CD Review – Sterling Koch “Slide Ruler”
Even if the playing on Sterling Koch’s Slide Ruler CD wasn’t so good, the artist’s oddball selection of some powerful cover tunes is a welcome surprise. For example, the last time we heard steel guitar duo Santo and Johnny Farina’s mesmerizing instrumental lap slide/Gibson 6-string “Sleepwalk,” was probably around 1959. Good news: On track 5, Koch, on MSA Superslide lap steel guitar, with help from former Doobie Brothers drummer Chet McCracken, renders an even more hypnotic version than the original.
If that weren’t enough, the track before “Sleepwalk” is “Driving Wheel,” a 1950s Junior Parker recording of a Roosevelt Sykes composition that jettisoned Parker’s brief career beyond even “Mystery Train.” Nobody should cover a quirky R&B icon like Junior, IMO, but Koch’s arrangement, fuzzy lap slide effects and vocals, plus McCracken’s dynamic rhythm add a juiced-up “now” feel to an already fine tune.
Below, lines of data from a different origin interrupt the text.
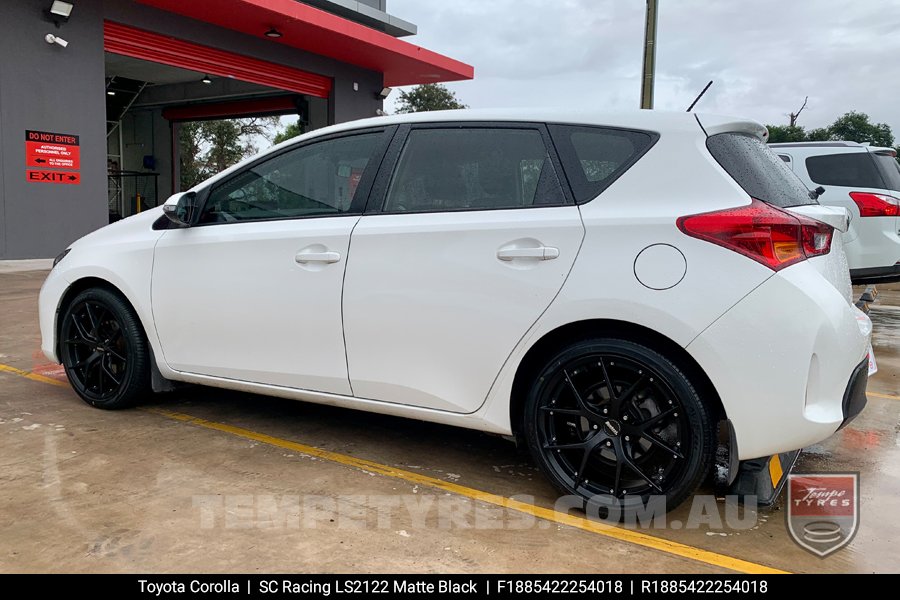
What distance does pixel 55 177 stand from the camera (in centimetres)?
1261

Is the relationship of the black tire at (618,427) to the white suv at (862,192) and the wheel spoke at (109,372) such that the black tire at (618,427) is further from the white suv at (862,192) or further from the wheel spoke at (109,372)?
the white suv at (862,192)

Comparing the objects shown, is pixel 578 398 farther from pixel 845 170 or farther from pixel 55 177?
pixel 55 177

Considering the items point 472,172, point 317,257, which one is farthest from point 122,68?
point 472,172

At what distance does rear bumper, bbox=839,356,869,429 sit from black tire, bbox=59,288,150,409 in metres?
3.46

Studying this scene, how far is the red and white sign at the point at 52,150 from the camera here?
12.2 metres

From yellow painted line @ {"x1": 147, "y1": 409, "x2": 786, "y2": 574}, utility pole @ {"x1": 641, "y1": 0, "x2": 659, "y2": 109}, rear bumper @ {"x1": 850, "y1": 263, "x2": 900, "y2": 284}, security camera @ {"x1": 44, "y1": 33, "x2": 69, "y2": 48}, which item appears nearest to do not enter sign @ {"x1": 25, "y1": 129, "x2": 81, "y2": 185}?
security camera @ {"x1": 44, "y1": 33, "x2": 69, "y2": 48}

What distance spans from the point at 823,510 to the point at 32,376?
190 inches

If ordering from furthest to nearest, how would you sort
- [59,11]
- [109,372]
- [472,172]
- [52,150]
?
1. [52,150]
2. [59,11]
3. [109,372]
4. [472,172]

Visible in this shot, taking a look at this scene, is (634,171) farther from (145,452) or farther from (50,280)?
(50,280)

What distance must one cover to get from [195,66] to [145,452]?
13208 millimetres

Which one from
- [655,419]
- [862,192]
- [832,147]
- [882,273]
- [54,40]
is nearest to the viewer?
[655,419]

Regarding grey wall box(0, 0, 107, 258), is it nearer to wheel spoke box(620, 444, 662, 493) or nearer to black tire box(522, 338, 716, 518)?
black tire box(522, 338, 716, 518)

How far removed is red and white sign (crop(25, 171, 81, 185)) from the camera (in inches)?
483
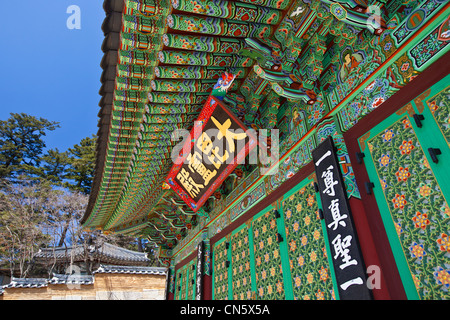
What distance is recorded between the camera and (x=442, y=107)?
1.97 metres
The band’s cover of Otis Rush’s “Double Trouble” begins more on the beat than the other covers, but by the time Koch takes the song home, it’s all his. John Lee Hooker’s “Dimples” feels hotter here than on the original.
But it’s a real coin flip over Koch’s cover of the Elmore James/Sonny Boy Williamson II “One Way Out.” This song – also recorded as “It’s a Man Down There” — is so strongly identified with the Allman Brothers that it’s like covering “Hey Jude.” While strong and even insistent, who can beat Dickey Betts’s edgy boogie line and Gregg’s panicky vocals on the Allman version?
Three songs on this CD are Koch compositions, including the fine title track/disk opener. The tune is an insistent lap-slide meditation on the blues, opening like a brooding Ry Cooder circa “Paris, Texas,” then steadily morphs into a frenzied not-quite-but-almost-shredding reminiscent of sacred steel gospel bands like the Campbell Brothers or Robert Randolph and the Family Band.
Koch really is a very appealing lap-slide player. By the time the band is ready for last call on track 12, Koch’s slow blues, “The Sun Will Shine,” becomes a fitting coda to an excellent evening’s worth of masterful blues playing of some really fine tunes. Kudos to Koch’s wife, Mary, for helping with song selection and sequencing, as reported in a Pennsylvania daily newspaper.
Look for Koch’s new CD, Let It Slide, which promises more superb lap-steel surprises.